L’administration gabonaise s’apprête à faire un saut qualitatif majeur vers l’ère du tout-numérique. Le ministre de l’Économie numérique, de la Digitalisation et de l’Innovation, Mark-Alexandre Doumba, a défendu avec vigueur devant les députés le projet de loi portant ratification de l’ordonnance du 29 janvier 2026 relative à l’archivage électronique. Auditionné par la Commission de la communication, de l’information et des technologies numériques, sous la présidence de l’honorable Jean Claver Lendoye, le membre du gouvernement est venu acter la mort programmée d’un cadre législatif datant de 2006, devenu totalement obsolète face à la vitesse de l’évolution technologique.
Cette réforme cruciale pose les jalons d’une gouvernance moderne, où le papier cède progressivement la place à des protocoles numériques sécurisés.Face à la Représentation nationale, les enjeux déclinés dépassent la simple technicité informatique pour toucher au cœur de la souveraineté administrative. Le texte examiné vise à sanctuariser la sécurité, la traçabilité et la conservation à long terme des documents électroniques produits par les services publics. Pour le ministre Doumba, il s’agit d’ancrer l’action publique dans les standards internationaux de la dématérialisation, réduisant ainsi les lenteurs bureaucratiques tout en optimisant l’accès à l’information. Cette mutation institutionnelle répond à une exigence d’efficacité globale, indispensable pour fluidifier les relations entre l’État, les citoyens et les opérateurs économiques.L’accueil favorable des commissaires n’a cependant pas fait l’économie d’un débat de fond légitime sur les zones d’ombre du dispositif. Les élus du peuple ont exprimé de vives inquiétudes quant à la cyber-sécurité, la protection des données sensibles et la garantie d’authenticité des pièces numérisées. L’avenir de la Direction des Archives nationales a également été au centre des discussions, certains députés craignant une marginalisation de cette institution historique.
En réponse, la tutelle a tenu à rassurer l’hémicycle en précisant que la réforme consacrait plutôt une coexistence stratégique entre les supports physiques traditionnels et les nouveaux outils numériques pour sauvegarder la mémoire de l’État.Preuve de l’importance capitale de ce texte, une commission Ad hoc a immédiatement été mise en place pour en examiner les moindres détails juridiques et techniques avant le vote final.

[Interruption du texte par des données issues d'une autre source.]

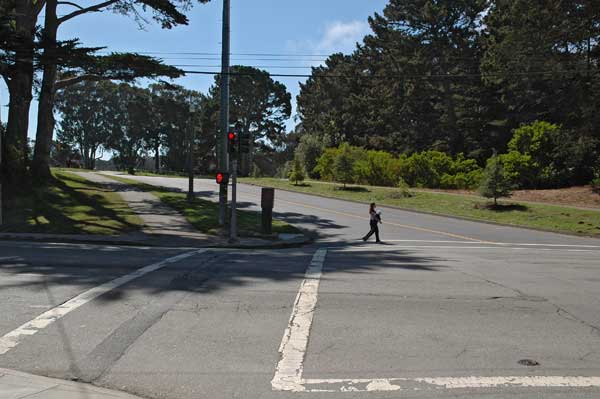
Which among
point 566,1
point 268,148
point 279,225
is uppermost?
point 566,1

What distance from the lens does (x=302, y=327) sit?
21.8ft

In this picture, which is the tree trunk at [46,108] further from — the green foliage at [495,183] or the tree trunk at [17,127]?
the green foliage at [495,183]

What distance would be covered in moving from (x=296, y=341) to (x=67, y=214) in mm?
19180

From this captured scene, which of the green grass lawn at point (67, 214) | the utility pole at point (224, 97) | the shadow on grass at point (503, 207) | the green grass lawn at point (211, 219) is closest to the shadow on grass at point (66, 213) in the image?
the green grass lawn at point (67, 214)

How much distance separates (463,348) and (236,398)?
8.93 ft

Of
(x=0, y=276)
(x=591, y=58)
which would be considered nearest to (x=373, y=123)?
(x=591, y=58)

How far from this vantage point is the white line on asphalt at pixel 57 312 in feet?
19.5

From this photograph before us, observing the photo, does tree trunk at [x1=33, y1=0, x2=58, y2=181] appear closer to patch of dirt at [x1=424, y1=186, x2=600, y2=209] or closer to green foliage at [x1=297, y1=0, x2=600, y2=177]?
green foliage at [x1=297, y1=0, x2=600, y2=177]

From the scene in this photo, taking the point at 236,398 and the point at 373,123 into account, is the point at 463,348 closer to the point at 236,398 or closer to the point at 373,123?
the point at 236,398

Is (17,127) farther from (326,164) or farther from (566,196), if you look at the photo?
Result: (326,164)

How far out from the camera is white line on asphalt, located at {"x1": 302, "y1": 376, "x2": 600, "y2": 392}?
189 inches

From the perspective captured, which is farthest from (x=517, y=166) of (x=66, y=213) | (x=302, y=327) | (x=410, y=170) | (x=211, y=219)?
(x=302, y=327)

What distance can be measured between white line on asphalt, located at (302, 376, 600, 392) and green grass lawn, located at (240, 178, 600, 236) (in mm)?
21827

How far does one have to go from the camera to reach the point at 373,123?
67.7m
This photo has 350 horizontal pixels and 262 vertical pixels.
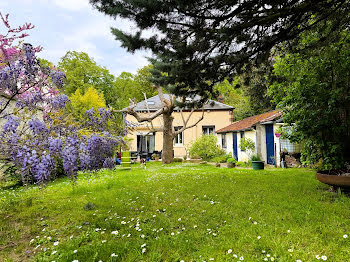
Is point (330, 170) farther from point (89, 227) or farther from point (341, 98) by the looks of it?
point (89, 227)

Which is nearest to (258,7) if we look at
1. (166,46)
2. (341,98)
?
(166,46)

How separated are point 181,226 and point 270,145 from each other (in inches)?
393

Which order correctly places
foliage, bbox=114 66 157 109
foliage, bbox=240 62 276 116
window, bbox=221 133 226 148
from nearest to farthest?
foliage, bbox=240 62 276 116 < window, bbox=221 133 226 148 < foliage, bbox=114 66 157 109

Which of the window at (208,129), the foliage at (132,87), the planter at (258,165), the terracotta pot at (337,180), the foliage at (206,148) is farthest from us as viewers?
the foliage at (132,87)

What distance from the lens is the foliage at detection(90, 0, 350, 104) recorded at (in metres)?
3.35

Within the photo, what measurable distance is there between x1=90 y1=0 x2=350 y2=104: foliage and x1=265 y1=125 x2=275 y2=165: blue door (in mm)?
7209

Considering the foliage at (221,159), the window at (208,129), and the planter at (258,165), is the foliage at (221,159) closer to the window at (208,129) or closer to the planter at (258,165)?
the planter at (258,165)

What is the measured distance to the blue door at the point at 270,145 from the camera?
11570 mm

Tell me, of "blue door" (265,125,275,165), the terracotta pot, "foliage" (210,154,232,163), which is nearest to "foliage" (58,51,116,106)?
"foliage" (210,154,232,163)

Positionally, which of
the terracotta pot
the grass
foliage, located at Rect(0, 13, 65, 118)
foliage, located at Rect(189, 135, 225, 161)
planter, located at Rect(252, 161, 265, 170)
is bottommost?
the grass

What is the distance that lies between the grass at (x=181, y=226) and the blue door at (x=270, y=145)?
630 cm

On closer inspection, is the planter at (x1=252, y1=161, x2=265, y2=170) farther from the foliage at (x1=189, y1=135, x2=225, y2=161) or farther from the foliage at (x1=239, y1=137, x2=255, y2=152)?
the foliage at (x1=189, y1=135, x2=225, y2=161)

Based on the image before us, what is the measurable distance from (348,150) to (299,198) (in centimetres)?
177

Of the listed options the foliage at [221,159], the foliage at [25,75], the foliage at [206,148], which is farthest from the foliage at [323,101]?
the foliage at [206,148]
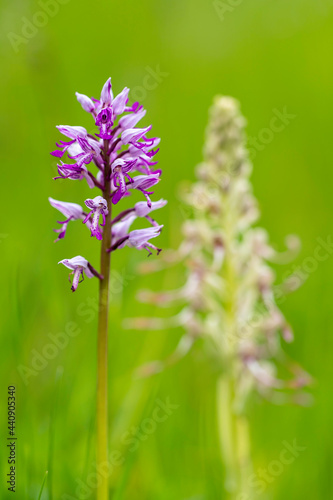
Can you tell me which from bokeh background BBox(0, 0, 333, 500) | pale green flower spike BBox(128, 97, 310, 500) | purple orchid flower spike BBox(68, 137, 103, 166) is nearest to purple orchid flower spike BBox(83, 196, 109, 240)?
purple orchid flower spike BBox(68, 137, 103, 166)

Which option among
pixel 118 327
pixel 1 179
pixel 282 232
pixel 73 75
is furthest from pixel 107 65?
pixel 118 327

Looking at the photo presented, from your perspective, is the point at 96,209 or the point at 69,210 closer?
the point at 96,209

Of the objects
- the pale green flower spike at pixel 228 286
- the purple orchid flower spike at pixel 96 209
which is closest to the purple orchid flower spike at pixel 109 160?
the purple orchid flower spike at pixel 96 209

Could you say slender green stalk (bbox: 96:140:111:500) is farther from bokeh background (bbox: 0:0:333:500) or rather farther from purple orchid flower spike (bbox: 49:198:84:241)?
bokeh background (bbox: 0:0:333:500)

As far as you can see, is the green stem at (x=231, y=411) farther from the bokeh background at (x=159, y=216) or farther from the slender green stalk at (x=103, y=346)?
the slender green stalk at (x=103, y=346)

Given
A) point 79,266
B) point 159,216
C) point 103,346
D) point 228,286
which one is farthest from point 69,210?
point 159,216

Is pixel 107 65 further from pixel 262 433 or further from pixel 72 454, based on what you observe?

La future loi prévoit déjà un encadrement strict des procédures de conservation, des protocoles de sécurisation stricts et un système d’agrément rigoureux pour les prestataires privés spécialisés dans la dématérialisation. En s’attaquant de front au chantier de l’archivage virtuel, le Gabon ne modernise pas seulement ses structures internes ; il pose les fondations d’un État plus transparent, plus résilient et outillé pour affronter les défis du XXIe siècle.